▶ [REQUEST]: Copy every one of the following items word for word, line by line.

▶ [SOURCE RECORDS]:
○ ○ ○ ○
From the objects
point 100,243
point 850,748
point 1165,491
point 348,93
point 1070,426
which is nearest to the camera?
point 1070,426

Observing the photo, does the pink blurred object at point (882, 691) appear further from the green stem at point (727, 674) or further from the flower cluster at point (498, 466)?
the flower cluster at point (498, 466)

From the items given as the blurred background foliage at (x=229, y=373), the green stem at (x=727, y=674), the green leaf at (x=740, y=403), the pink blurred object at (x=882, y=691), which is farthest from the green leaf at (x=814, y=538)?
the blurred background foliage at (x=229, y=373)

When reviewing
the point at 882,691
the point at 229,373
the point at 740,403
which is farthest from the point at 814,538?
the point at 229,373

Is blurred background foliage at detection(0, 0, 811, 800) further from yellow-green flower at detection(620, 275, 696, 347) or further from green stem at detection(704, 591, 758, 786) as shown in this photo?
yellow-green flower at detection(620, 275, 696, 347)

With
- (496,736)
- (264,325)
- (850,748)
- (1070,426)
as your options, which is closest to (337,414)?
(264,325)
○ ○ ○ ○
▶ [TASK ANSWER]:
From the objects
point 100,243
point 850,748
point 1165,491
point 348,93
point 1070,426
which is nearest to the camera?
point 1070,426

Observing the photo, does the pink blurred object at point (882, 691) appear further from the green stem at point (727, 674) or further from the flower cluster at point (498, 466)?
the flower cluster at point (498, 466)

From the items given as the blurred background foliage at (x=229, y=373), the green stem at (x=727, y=674), the green leaf at (x=740, y=403), the pink blurred object at (x=882, y=691), which is farthest from the green leaf at (x=814, y=538)?
the blurred background foliage at (x=229, y=373)

When reviewing
the point at 882,691
the point at 229,373
the point at 740,403
which is farthest from the point at 814,538?
the point at 229,373

Is blurred background foliage at detection(0, 0, 811, 800) further from yellow-green flower at detection(620, 275, 696, 347) or further from green stem at detection(704, 591, 758, 786) as shown in this photo?
yellow-green flower at detection(620, 275, 696, 347)

With
- (496,736)
- (264,325)
- (850,748)
- (1070,426)
as your options, which is closest to (337,414)?
(264,325)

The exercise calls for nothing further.